At the absolute eastern tip of Crete, the isolated mountain summit of Petsophas looms directly over the sprawling Bronze Age coastal town of Palekastro. During the Protopalatial and Neopalatial eras, Petsophas served as one of the most active peak sanctuaries on the island. While past excavations focused heavily on the recovery of human and animal terracotta votive figurines, recent field campaigns have prioritized a meticulous, multi-year recovery and analysis of the site's massive, deeply stratified faunal bone beds.
Led by a specialized team of zooarchaeologists, this project has analyzed tens of thousands of highly fragmented, calcined animal bones recovered from the deep rock clefts and ash altars of the summit. This faunal assembly provides a clear, unvarnished look at the exact mechanics of Minoan sacrificial practices and communal dining rituals, showing how the elite managed public gatherings to forge a unified regional identity.
The overwhelming statistical majority of the animal bones—surpassing 92 percent of the total recovered sample—belong to young domestic artiodactyls, specifically sheep (Ovis aries) and goats (Capra hircus). Through careful microscopic analysis of the bone surfaces, researchers identified distinct, repetitive tool marks left by heavy bronze butchery cleavers and fine slicing blades. These marks show a highly standardized process: the animals were slaughtered at the base of the mountain or upon arrival at the terrace, then efficiently skinned, dismembered, and portioned out.

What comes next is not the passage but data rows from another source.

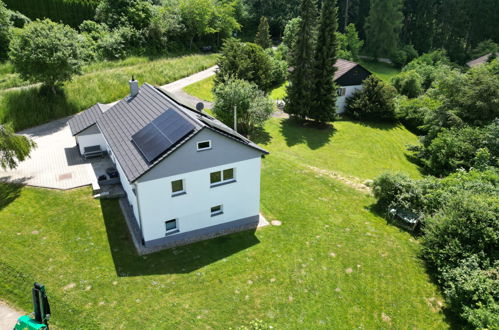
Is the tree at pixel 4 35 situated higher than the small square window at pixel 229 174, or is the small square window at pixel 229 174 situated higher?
the tree at pixel 4 35

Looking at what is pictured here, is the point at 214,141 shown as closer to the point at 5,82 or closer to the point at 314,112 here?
the point at 314,112

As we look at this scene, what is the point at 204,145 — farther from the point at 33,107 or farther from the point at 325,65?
the point at 325,65

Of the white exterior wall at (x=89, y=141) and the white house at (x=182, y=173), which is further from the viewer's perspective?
the white exterior wall at (x=89, y=141)

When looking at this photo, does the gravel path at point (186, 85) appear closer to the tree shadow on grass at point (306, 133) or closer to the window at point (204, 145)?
the tree shadow on grass at point (306, 133)

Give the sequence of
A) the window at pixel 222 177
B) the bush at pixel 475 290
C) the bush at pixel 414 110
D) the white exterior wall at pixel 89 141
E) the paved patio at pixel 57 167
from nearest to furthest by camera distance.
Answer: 1. the bush at pixel 475 290
2. the window at pixel 222 177
3. the paved patio at pixel 57 167
4. the white exterior wall at pixel 89 141
5. the bush at pixel 414 110

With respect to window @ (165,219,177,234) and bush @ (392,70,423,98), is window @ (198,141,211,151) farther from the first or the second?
bush @ (392,70,423,98)

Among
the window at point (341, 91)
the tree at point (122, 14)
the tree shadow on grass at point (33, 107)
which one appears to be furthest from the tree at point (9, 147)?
the tree at point (122, 14)

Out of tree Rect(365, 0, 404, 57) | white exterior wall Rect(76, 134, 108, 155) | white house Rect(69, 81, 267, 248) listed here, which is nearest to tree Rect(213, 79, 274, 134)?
white exterior wall Rect(76, 134, 108, 155)
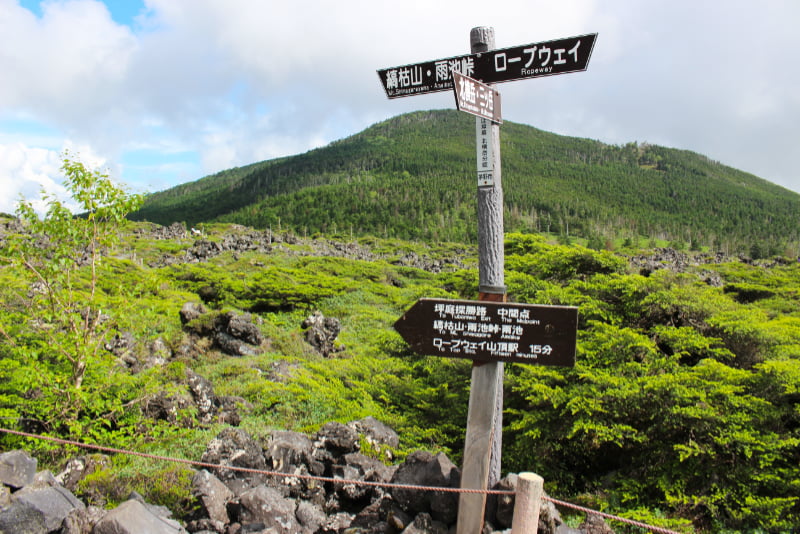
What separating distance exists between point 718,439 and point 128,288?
6.91 meters

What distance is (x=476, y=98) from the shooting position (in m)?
3.79

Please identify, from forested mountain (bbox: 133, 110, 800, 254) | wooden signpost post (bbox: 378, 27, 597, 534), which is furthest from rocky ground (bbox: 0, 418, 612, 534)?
forested mountain (bbox: 133, 110, 800, 254)

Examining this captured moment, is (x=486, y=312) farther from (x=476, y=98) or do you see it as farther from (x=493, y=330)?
(x=476, y=98)

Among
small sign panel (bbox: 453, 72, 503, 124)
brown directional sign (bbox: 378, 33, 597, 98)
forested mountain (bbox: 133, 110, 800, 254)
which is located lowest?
small sign panel (bbox: 453, 72, 503, 124)

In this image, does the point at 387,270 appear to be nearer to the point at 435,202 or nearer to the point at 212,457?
the point at 212,457

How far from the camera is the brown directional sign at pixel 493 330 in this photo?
337cm

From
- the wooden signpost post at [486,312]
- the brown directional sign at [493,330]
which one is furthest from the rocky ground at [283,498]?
the brown directional sign at [493,330]

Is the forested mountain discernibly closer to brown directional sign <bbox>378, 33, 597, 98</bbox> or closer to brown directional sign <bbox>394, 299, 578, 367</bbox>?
brown directional sign <bbox>378, 33, 597, 98</bbox>

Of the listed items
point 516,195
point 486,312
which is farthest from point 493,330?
point 516,195

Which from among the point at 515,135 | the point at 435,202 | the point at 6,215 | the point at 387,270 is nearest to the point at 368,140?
the point at 515,135

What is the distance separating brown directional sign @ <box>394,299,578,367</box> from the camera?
3.37 m

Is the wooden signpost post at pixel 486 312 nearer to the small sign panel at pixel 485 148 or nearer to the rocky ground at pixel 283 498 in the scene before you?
the small sign panel at pixel 485 148

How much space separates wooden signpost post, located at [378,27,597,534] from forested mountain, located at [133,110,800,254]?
67.7 meters

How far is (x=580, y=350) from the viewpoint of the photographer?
6.06 meters
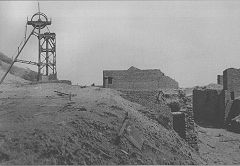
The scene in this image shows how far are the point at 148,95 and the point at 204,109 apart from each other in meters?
12.7

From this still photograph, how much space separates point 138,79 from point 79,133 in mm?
9189

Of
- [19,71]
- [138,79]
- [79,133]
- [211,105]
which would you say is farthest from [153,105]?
[19,71]

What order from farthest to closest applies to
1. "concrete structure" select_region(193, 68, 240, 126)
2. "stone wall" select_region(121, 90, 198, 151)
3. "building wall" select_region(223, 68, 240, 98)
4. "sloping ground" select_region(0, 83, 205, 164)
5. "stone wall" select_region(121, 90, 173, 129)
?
"building wall" select_region(223, 68, 240, 98), "concrete structure" select_region(193, 68, 240, 126), "stone wall" select_region(121, 90, 198, 151), "stone wall" select_region(121, 90, 173, 129), "sloping ground" select_region(0, 83, 205, 164)

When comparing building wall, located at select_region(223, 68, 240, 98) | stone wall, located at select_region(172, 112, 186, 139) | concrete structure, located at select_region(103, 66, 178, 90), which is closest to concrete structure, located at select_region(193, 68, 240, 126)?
building wall, located at select_region(223, 68, 240, 98)

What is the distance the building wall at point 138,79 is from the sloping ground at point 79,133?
4701 millimetres

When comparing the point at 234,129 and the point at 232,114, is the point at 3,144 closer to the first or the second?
the point at 234,129

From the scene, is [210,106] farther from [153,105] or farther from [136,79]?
[153,105]

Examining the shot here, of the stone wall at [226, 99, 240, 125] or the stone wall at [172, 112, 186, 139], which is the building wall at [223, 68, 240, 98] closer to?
the stone wall at [226, 99, 240, 125]

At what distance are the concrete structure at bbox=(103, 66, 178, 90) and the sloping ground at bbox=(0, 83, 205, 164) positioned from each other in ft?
15.4

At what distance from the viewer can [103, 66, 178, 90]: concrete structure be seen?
17391 mm

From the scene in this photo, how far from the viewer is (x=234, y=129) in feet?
69.5

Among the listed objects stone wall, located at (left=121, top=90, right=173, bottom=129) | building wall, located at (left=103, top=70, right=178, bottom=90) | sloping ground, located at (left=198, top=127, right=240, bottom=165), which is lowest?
sloping ground, located at (left=198, top=127, right=240, bottom=165)

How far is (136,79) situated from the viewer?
57.6 ft

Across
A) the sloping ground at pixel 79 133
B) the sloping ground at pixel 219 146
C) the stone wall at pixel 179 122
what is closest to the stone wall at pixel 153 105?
the sloping ground at pixel 79 133
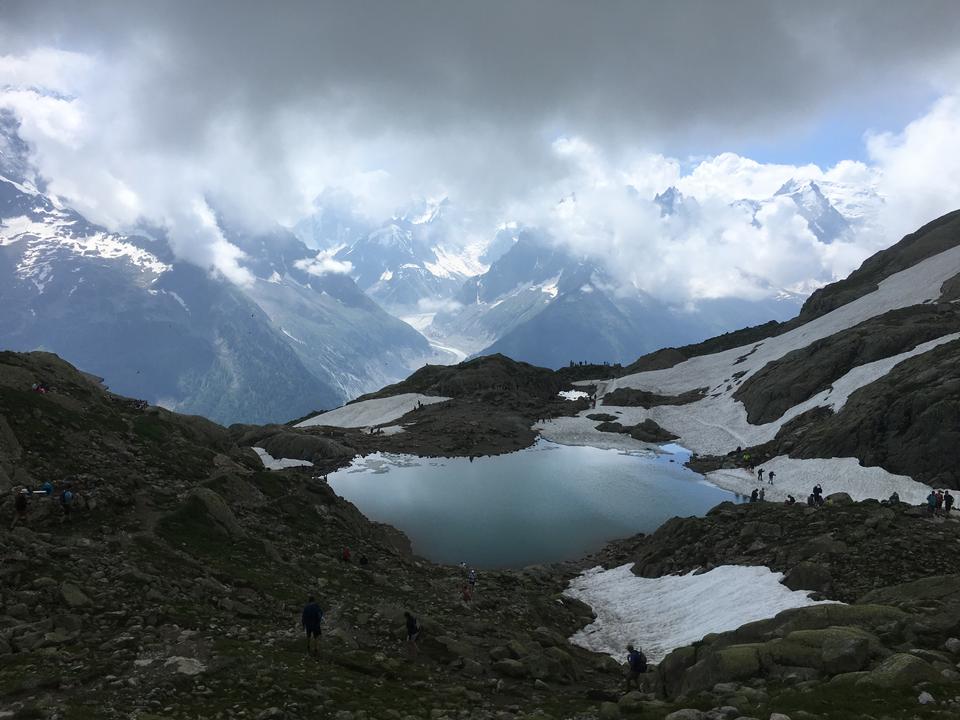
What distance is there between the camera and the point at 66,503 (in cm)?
2514

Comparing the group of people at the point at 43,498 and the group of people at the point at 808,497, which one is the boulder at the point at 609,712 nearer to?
the group of people at the point at 43,498

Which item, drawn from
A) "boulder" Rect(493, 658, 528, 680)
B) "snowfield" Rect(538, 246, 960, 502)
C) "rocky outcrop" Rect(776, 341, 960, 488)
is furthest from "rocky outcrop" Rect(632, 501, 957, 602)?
"snowfield" Rect(538, 246, 960, 502)

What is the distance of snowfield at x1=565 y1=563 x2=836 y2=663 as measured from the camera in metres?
32.0

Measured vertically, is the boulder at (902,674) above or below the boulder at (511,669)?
above

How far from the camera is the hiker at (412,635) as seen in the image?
77.8 ft

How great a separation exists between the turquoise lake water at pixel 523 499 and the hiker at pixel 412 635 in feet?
101

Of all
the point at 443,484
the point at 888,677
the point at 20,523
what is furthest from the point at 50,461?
the point at 443,484

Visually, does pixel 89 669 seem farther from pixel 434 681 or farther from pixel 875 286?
pixel 875 286

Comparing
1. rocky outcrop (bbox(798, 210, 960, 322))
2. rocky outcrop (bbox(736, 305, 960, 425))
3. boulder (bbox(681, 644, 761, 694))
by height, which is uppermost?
rocky outcrop (bbox(798, 210, 960, 322))

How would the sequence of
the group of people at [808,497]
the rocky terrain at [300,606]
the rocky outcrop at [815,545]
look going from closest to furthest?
the rocky terrain at [300,606]
the rocky outcrop at [815,545]
the group of people at [808,497]

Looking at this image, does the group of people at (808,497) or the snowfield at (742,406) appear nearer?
the group of people at (808,497)

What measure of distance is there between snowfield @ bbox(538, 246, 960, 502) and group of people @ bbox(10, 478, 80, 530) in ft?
235

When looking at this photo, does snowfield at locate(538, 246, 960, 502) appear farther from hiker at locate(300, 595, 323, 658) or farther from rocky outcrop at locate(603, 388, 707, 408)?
hiker at locate(300, 595, 323, 658)

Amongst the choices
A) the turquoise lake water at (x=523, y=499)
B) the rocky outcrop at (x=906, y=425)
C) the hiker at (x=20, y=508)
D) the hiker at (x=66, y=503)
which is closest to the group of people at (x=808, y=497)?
the turquoise lake water at (x=523, y=499)
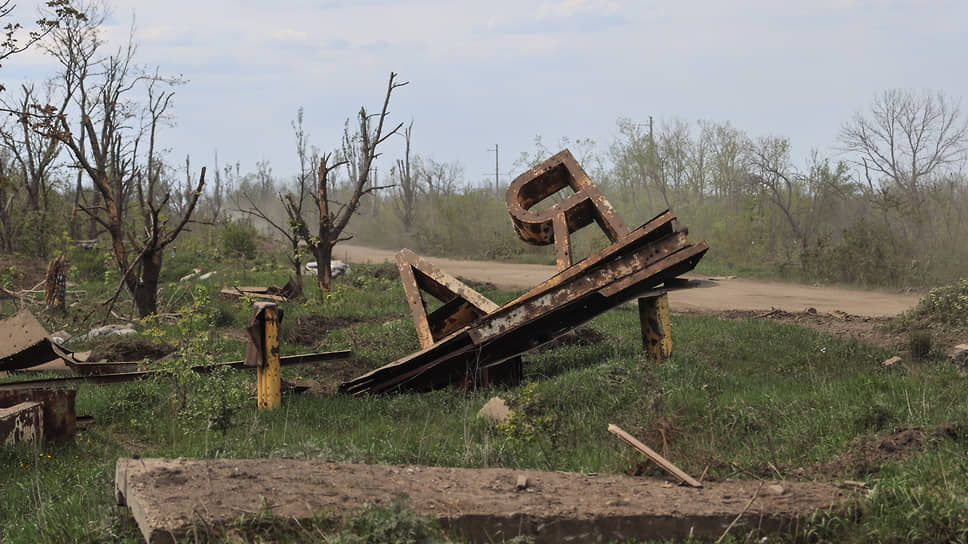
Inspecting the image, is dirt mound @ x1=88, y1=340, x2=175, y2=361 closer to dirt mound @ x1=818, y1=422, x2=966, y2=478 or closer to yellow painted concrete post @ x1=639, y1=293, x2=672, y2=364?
yellow painted concrete post @ x1=639, y1=293, x2=672, y2=364

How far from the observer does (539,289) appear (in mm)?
8070

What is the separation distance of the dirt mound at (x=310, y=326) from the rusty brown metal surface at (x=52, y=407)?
582 cm

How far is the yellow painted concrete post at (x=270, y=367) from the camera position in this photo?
7836mm

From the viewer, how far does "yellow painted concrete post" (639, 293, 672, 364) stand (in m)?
8.95

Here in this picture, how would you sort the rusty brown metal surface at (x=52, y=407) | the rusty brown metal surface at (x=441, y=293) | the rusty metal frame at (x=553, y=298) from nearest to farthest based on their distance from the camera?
the rusty brown metal surface at (x=52, y=407), the rusty metal frame at (x=553, y=298), the rusty brown metal surface at (x=441, y=293)

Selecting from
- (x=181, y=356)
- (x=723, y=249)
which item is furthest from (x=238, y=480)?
(x=723, y=249)

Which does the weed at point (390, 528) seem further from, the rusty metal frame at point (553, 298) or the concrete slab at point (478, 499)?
the rusty metal frame at point (553, 298)

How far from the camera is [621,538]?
13.1 ft

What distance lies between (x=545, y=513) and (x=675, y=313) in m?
11.9

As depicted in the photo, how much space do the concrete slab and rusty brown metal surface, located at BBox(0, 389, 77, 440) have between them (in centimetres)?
268

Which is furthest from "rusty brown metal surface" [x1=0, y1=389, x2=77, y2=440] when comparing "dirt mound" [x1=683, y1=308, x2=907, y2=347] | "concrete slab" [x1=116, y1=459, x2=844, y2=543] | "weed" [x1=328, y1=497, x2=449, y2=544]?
"dirt mound" [x1=683, y1=308, x2=907, y2=347]

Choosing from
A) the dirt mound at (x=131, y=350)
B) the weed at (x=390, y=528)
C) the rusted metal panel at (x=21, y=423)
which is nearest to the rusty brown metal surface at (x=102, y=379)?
the rusted metal panel at (x=21, y=423)

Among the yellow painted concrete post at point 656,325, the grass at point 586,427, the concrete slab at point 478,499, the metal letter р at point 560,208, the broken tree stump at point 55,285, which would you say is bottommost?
the grass at point 586,427

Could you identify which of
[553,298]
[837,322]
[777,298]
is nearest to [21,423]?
[553,298]
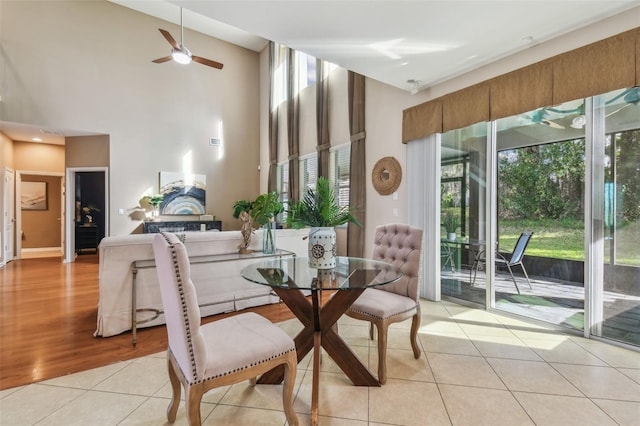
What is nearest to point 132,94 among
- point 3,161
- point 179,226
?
point 3,161

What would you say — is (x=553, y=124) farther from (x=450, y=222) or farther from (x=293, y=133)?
(x=293, y=133)

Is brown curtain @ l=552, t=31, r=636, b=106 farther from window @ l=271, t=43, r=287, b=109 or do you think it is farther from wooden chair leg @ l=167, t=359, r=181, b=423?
window @ l=271, t=43, r=287, b=109

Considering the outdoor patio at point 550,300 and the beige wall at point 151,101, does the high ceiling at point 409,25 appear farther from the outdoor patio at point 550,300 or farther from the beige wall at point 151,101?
the outdoor patio at point 550,300

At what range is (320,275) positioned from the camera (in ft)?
6.07

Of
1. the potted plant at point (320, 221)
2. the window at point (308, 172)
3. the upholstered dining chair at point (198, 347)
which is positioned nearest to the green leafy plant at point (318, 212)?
the potted plant at point (320, 221)

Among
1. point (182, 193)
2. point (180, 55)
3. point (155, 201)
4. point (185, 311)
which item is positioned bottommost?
point (185, 311)

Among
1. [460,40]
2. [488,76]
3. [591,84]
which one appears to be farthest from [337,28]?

A critical discovery lies in the specific anatomical distribution of the surviving bone elements. The ash layers surrounding the central rock altar contain a disproportionately high concentration of skull fragments, jawbones, and the lower extremities of the legs—parts of the animal that carry little to no meat. Conversely, the dense, unburned refuse pits flanking the sanctuary terraces are packed with meat-heavy limb bones, such as femurs and humeri, which bear clear evidence of having been boiled or roasted over large open hearths.
This distribution reveals the exact ritual logic of Minoan sacrifice. The gods were given the symbolic, smoke-producing elements—the fat-wrapped bones and skull—which were burned to ash on the high altar so the sweet-smelling smoke could ascend into the sky. The nutritious, meat-heavy portions were kept by the human community. The scale of the refuse pits indicates that hundreds of people participated in massive, synchronized public banquets on the mountaintop.
By consuming meat—a luxury food source in the Bronze Age—in a shared, sacred space high above their daily fields, the citizens of Palekastro participated in a powerful ritual of social cohesion. The peak sanctuary was not just a place of quiet, private prayer; it was a highly organized communal kitchen and assembly venue where religious feasting was systematically deployed to ease social friction and reinforce the authority of the local elite.